*Short task A:* Check each statement against the passage on the Australian wine industry. For each, answer yes or no and quote the exact words that settle it. (i) The Australian Wine Board was set up in 1929. (ii) Wine consumption in Australia fell during World War II. (iii) Orlando brought out the Barossa Pearl brand in 1953.
*Short task B:* Edit the passage on the Australian wine industry from "By the mid 1990s, about" to "97 per cent." and give that part again, replacing "wine-makers" with "winemakers".

*Source passage:*
· · · ·
Many of the larger firms, such as McWilliams, Penfolds, Seppelts, and Lindemans, established themselves in a number of areas away from their home base in the first two decades of the twentieth century. Following World War I, new vineyards were opened in soldier settlements along the Murray, Murrumbidgee, and Hunter rivers, and production rose. However, overproduction resulted in a fall in grape prices by 1924 and many producers left the industry.

In order to try and arrest the decline, the Australian government paid a subsidy to viticulturists. The English government’s introduction in 1925 of preferential duty for wines within the British Empire also assisted Australian producers. Further, the federal government’s bounty acts in the 1920s and 1930s boosted wine exports. In 1929, the Australian government set up the Australian Wine Board to improve the overseas marketing efforts of local wine. Between 1925 and 1939, Australian exports of wine to Britain averaged 2.8 million gallons or about 20 per cent of British wine imports, compared with 3.5 per cent in the period 1885 to 1900.

Wine consumption in Australia increased during World War II due to a shortage of beer. However, exports to Britain almost ceased after 1941 due to embargoes and lack of shipping space. Exports to England resumed after the war but on a much smaller scale. To try and increase exports, the Wine Board established an Australian Wine Centre in London in 1960. But Australian exports of wine remained small. By 1974-75, production passed 80 million gallons, but exports were only about 1.4 million gallons valued at $5.3 million.

After World War II, producers started selling bottles of wine under their own labels rather than selling wine in bulk to retailers and wholesalers. This resulted in an increase in competition. Post-war migration of large numbers of people from European countries also pushed up demand for wine. Australian Wine Bureau promotions coupled with more advertising by wine firms meant steady growth in the industry through the 1950s and 1960s. Consumption rose from about one gallon a person in the early 1960s to two gallons in the early 1970s and three gallons by 1976-77.

The turning point for the Australian wine industry is considered to be the pressure-controlled fermentation technique, first used in 1953. Orlando introduced the Barossa Pearl brand into the market in 1956 using the technique, a wine that became very popular in the 1960s and 1970s, appealing to women as well as men. This success was followed by a wide range of similar brands by different companies.

By the mid 1990s, about 4,000 growers produced 700,000 tons of grapes for 8,000 wine-makers each year. The industry employed 5,000 people, and wine sales reached $2.5 billion. Following the European Community / Australia Bilateral Wine Agreement in 1994, Australia has gained greater access to European markets. This has allowed more emphasis to be placed on exports. Despite a decrease in the tariff on imported wine from ten per cent to five per cent in 1996, Australia producers kept their share of the domestic market at around 97 per cent.

In 2006-07, wine production totaled nearly 220 million gallons. The value of wine exports was $2.9 billion, exceeding domestic sales of $2.0 billion. Australian wines are now sold in over 100 countries. The United Kingdom imports more Australian wine than French wine. The total area of grape-bearing vines in the 2006-07 season was 405,000 acres. In 2006, the grape growing industry employed 11,000 people, while wine manufacturing gave jobs to 17,000 people. Medals have been won by Australian wines at nearly every international wine competition. The industry has come a long way since Watkin Tench proudly held two bunches of grapes aloft in 1791.
· · · ·
*Data provided:*
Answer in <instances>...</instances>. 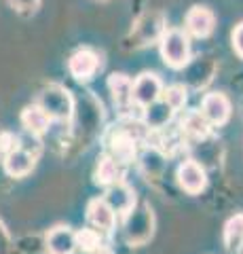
· · · ·
*Problem solution A:*
(i) Yes: "In 1929, the Australian government set up the Australian Wine Board to improve the overseas marketing efforts of local wine."
(ii) No: "Wine consumption in Australia increased during World War II due to a shortage of beer."
(iii) No: "Orlando introduced the Barossa Pearl brand into the market in 1956"

*Problem solution B:*
By the mid 1990s, about 4,000 growers produced 700,000 tons of grapes for 8,000 winemakers each year. The industry employed 5,000 people, and wine sales reached $2.5 billion. Following the European Community / Australia Bilateral Wine Agreement in 1994, Australia has gained greater access to European markets. This has allowed more emphasis to be placed on exports. Despite a decrease in the tariff on imported wine from ten per cent to five per cent in 1996, Australia producers kept their share of the domestic market at around 97 per cent.